The data must be given again exactly as written, with all images omitted.

[Stored entries]
Segment Open

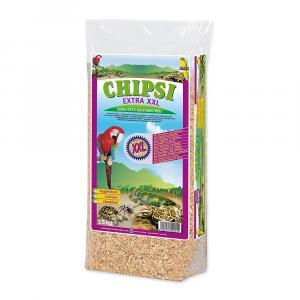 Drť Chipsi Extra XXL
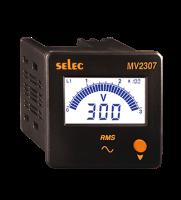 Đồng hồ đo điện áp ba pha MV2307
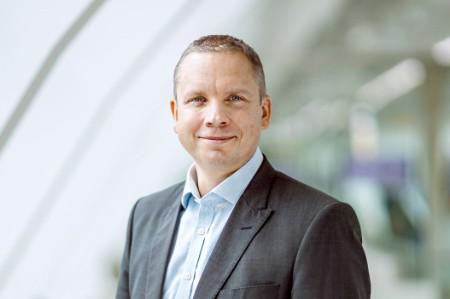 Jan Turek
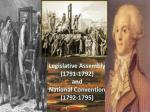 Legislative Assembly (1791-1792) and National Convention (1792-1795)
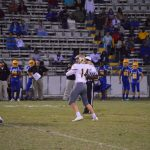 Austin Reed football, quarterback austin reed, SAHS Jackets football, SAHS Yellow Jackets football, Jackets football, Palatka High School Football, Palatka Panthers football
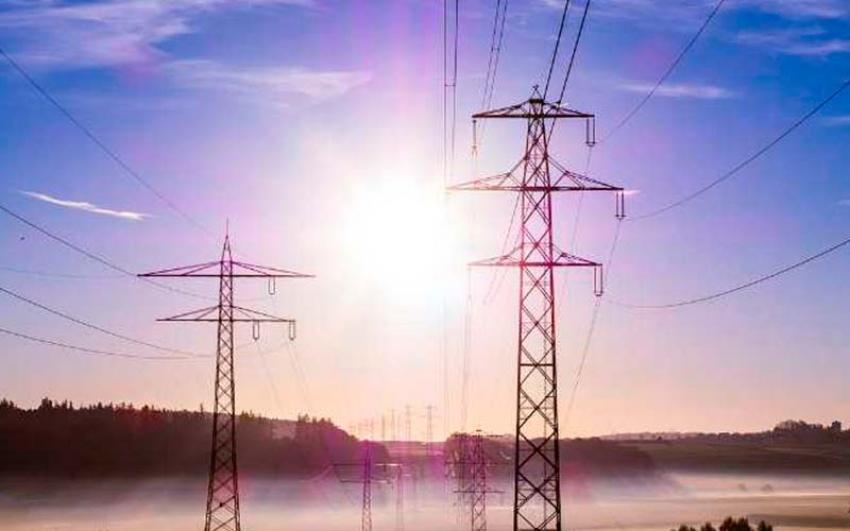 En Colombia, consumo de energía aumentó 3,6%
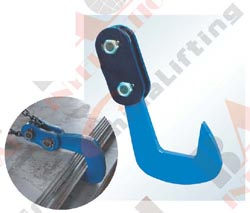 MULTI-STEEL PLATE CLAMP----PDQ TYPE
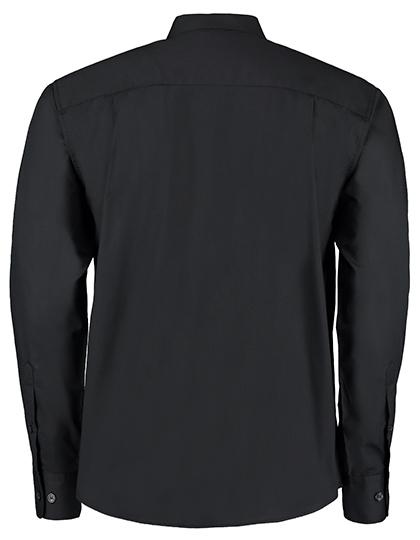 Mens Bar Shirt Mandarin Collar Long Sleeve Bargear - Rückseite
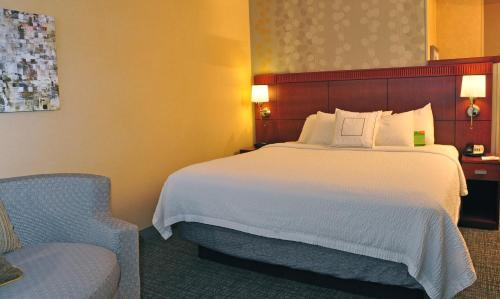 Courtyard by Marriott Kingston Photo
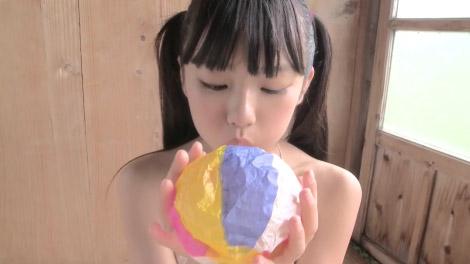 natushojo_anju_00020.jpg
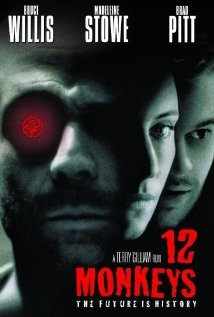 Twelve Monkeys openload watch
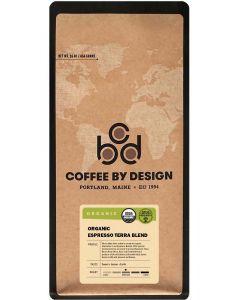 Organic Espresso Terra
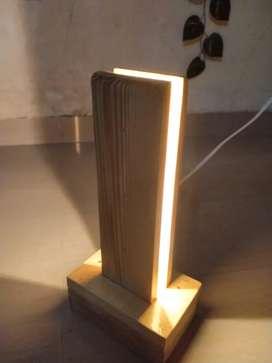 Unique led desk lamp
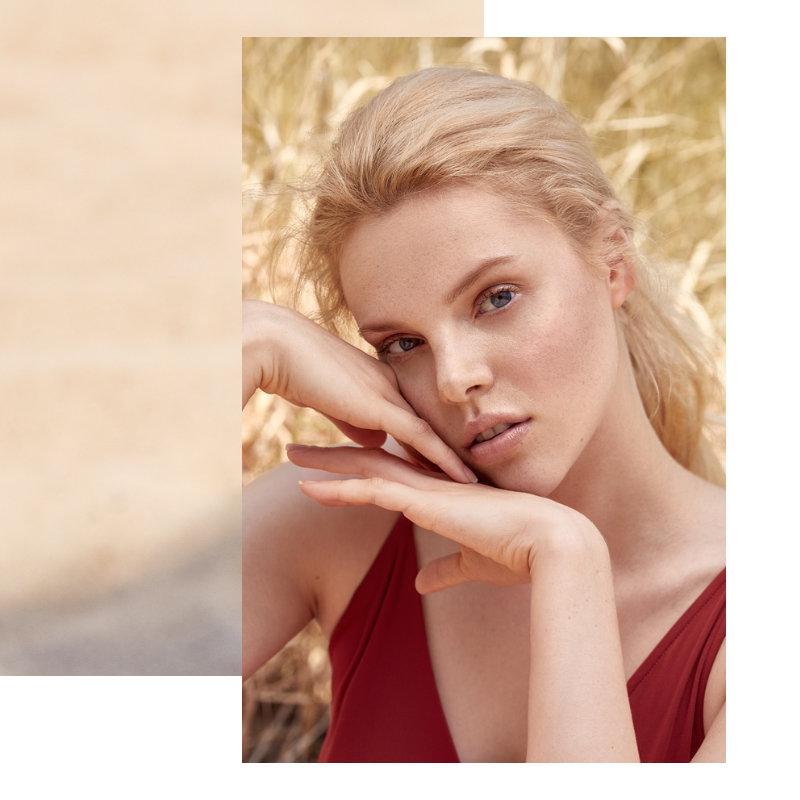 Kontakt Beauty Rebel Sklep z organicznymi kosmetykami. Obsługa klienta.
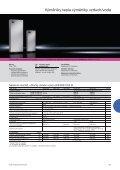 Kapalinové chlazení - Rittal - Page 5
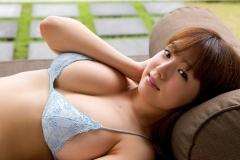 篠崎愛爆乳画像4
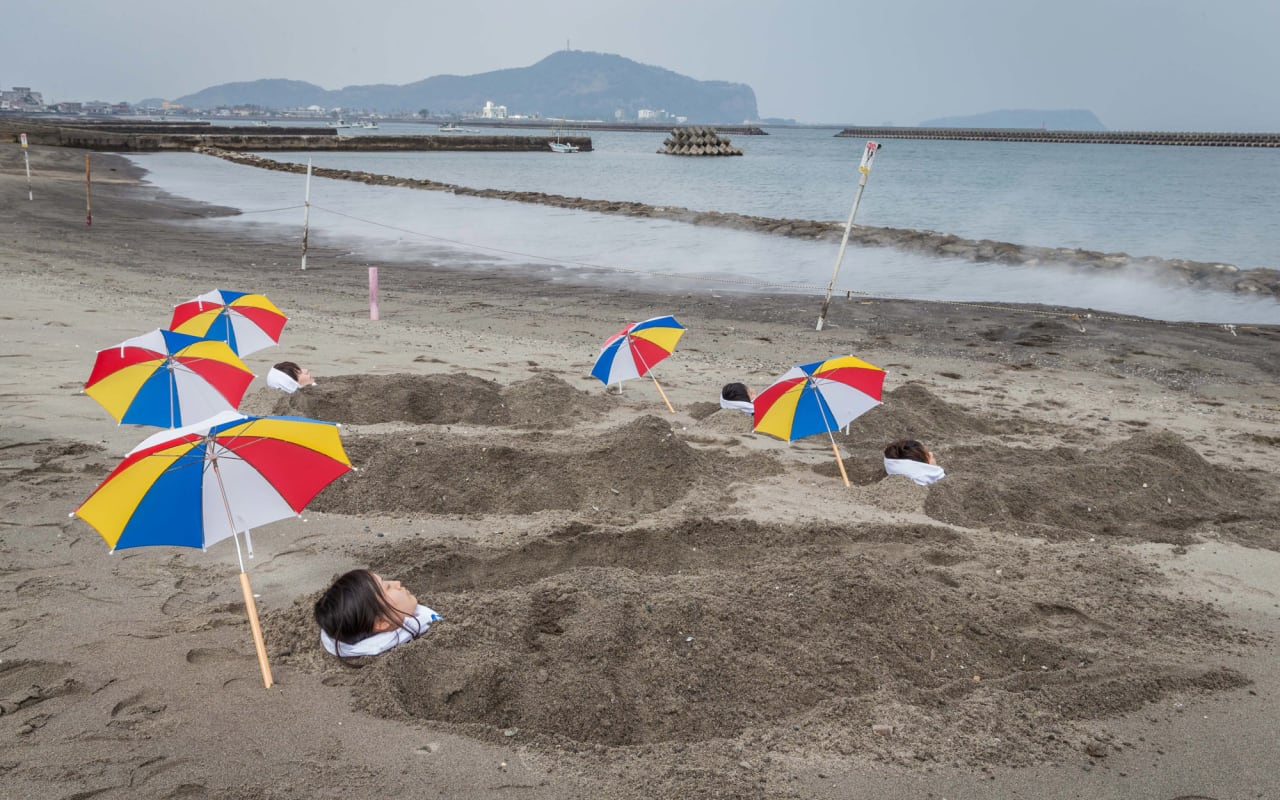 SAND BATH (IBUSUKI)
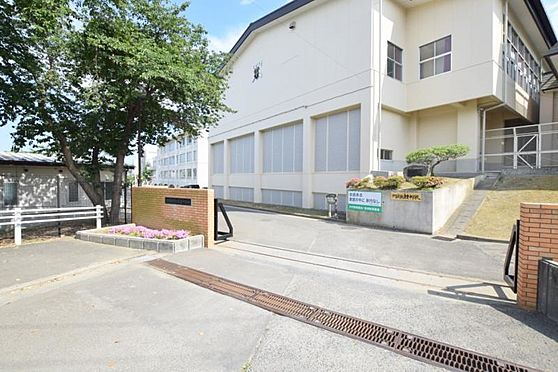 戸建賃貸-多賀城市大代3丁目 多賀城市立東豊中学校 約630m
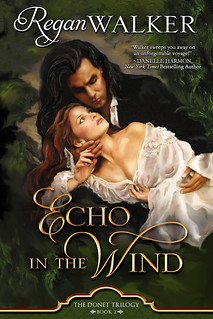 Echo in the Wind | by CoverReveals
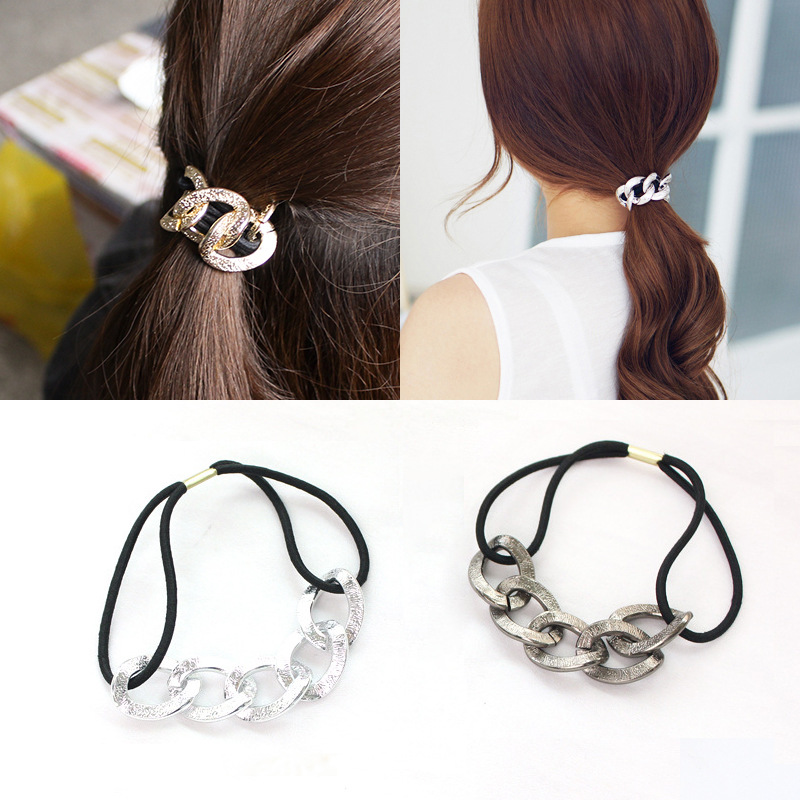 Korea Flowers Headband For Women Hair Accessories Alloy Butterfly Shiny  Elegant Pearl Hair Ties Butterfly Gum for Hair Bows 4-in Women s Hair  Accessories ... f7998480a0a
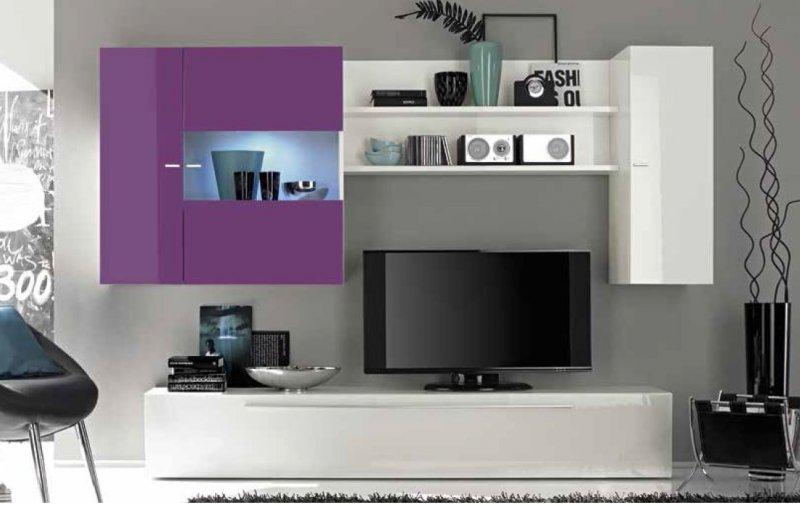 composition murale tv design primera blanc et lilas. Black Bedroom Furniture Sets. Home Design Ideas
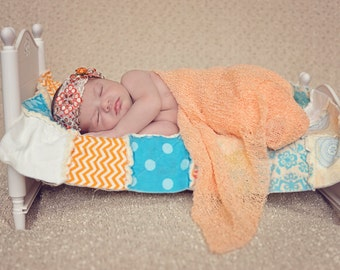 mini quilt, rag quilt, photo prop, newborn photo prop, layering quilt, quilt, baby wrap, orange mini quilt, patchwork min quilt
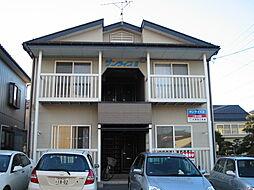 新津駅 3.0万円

Segment Closed

_Solution below_
 Drť Chipsi Extra XXL
 Đồng hồ đo điện áp ba pha MV2307
 Jan Turek
 Legislative Assembly (1791-1792) and National Convention (1792-1795)
 Austin Reed football, quarterback austin reed, SAHS Jackets football, SAHS Yellow Jackets football, Jackets football, Palatka High School Football, Palatka Panthers football
 En Colombia, consumo de energía aumentó 3,6%
 MULTI-STEEL PLATE CLAMP----PDQ TYPE
 Mens Bar Shirt Mandarin Collar Long Sleeve Bargear - Rückseite
 Courtyard by Marriott Kingston Photo
 natushojo_anju_00020.jpg
 Twelve Monkeys openload watch
 Organic Espresso Terra
 Unique led desk lamp
 Kontakt Beauty Rebel Sklep z organicznymi kosmetykami. Obsługa klienta.
 Kapalinové chlazení - Rittal - Page 5
 篠崎愛爆乳画像4
 SAND BATH (IBUSUKI)
 戸建賃貸-多賀城市大代3丁目 多賀城市立東豊中学校 約630m
 Echo in the Wind | by CoverReveals
 Korea Flowers Headband For Women Hair Accessories Alloy Butterfly Shiny  Elegant Pearl Hair Ties Butterfly Gum for Hair Bows 4-in Women s Hair  Accessories ... f7998480a0a
 composition murale tv design primera blanc et lilas. Black Bedroom Furniture Sets. Home Design Ideas
 mini quilt, rag quilt, photo prop, newborn photo prop, layering quilt, quilt, baby wrap, orange mini quilt, patchwork min quilt
 新津駅 3.0万円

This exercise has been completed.